Blogs Car Info Our Show Deals Mechanics Files Vehicle Donation

Storing Car Outside for 6 months in Snow AND Heat

I’m sure this has been asked a hundred times but after several minutes of searching I couldn’t find exactly what I’m looking for.

I will be storing an '05 Corolla from January-June in Central VA (Snow, rain, heat). Outside, no carport, on what is essentially a yard with lots of dirt & not much grass. How should I prepare? Cover? Tires on or off? Battery? etc

I wouldn’t cover it. You could just leave it outside, after putting a full dose of Sta-Bil gas treatment in it, filling up the gas, and running it for a few miles. Can you run a power cord to a battery tender? That would keep the battery fully charged. You also could change the oil prior to storing it.

Good advice, I kept wondering while reading it how many cars sit in car lots for 6 months, and what do they do?

Tex is right. I would only add two things.

First I suggest you remove the battery and put it on a battery tender. Removing the battery makes it far more difficult to steal.  Unless the thief has a spare battery the right size and wants to take the time to install it, they will likely pass over your car and find someone else's  It is also easier than running a power cable out to the middle of your yard. 

Second, contact your insurance company. You want to keep the comprehensive coverage as that protects you in the event of theft.

If you have the choice try to store it in an area of the yard that gets sun every day. Another idea to consider is a portable temporary “garage”, with the cloth skin over the metal frame. You can get them pretty affordably. Just be sure it’s staked down to the ground securely.

If you’re parking directly on the ground, you want to lay down a vapor barrier on the ground where the vehicle will be parked. This will help prevent ground moisture from coming up and rusting everything under the vehicle. You can get plastic vapor barrier from any home improvement center.

You’ll want to install stainless steel pot scrubbers both in the tail pipe and in the intake box before the air filter. This keeps critters out of the engine because critters can’t chew thru stainless steel and it also allows air into the engine to prevent condensation in the engine. These can be had at the home improvement center.

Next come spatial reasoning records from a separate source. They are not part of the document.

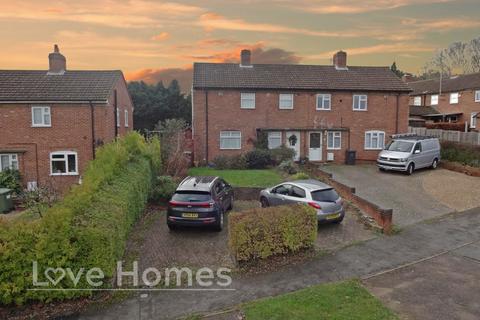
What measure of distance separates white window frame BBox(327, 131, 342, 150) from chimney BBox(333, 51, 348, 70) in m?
5.44

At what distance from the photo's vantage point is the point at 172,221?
1133cm

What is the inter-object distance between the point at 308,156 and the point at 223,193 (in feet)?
44.4

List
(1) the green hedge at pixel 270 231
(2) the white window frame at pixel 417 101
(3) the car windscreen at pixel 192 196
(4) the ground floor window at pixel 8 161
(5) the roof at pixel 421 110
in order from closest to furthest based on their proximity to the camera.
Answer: (1) the green hedge at pixel 270 231 < (3) the car windscreen at pixel 192 196 < (4) the ground floor window at pixel 8 161 < (5) the roof at pixel 421 110 < (2) the white window frame at pixel 417 101

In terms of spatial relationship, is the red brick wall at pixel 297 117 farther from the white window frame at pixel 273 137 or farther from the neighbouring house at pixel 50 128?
the neighbouring house at pixel 50 128

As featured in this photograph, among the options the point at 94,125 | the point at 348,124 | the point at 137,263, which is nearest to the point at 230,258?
the point at 137,263

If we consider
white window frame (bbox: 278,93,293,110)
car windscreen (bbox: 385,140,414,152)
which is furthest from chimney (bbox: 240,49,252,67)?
car windscreen (bbox: 385,140,414,152)

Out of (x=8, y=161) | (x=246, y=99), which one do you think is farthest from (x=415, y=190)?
(x=8, y=161)

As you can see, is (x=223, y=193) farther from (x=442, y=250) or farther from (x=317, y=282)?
(x=442, y=250)

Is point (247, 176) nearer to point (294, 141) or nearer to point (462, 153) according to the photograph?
point (294, 141)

Make sure to leave a note on the steering wheel to remind you to remove these when the vehicle is put back into service.

You’ll want to add a fuel stabilizer to the gas tank and fill the tank.

Once the vehicle is in position over the vapor barrier, remove the battery and store it in a cool dry place. A battery tender would be nice to have on the battery, but a recharge will sometimes bring the battery back when put back in service, depending on how old it is.

Take some drier sheets and place them all over the interior. These seem to keep critters out of the interior of the vehicle. Also make sure that there’s nothing in the interior of the vehicle that may attract critters.

That’s about it! I’ve stored vehicles a lot longer under the same conditions. And these tips are what worked best for these many years.


All good advice. Howver, don’t park under a tree. The tree sap will ruin the car’s finish.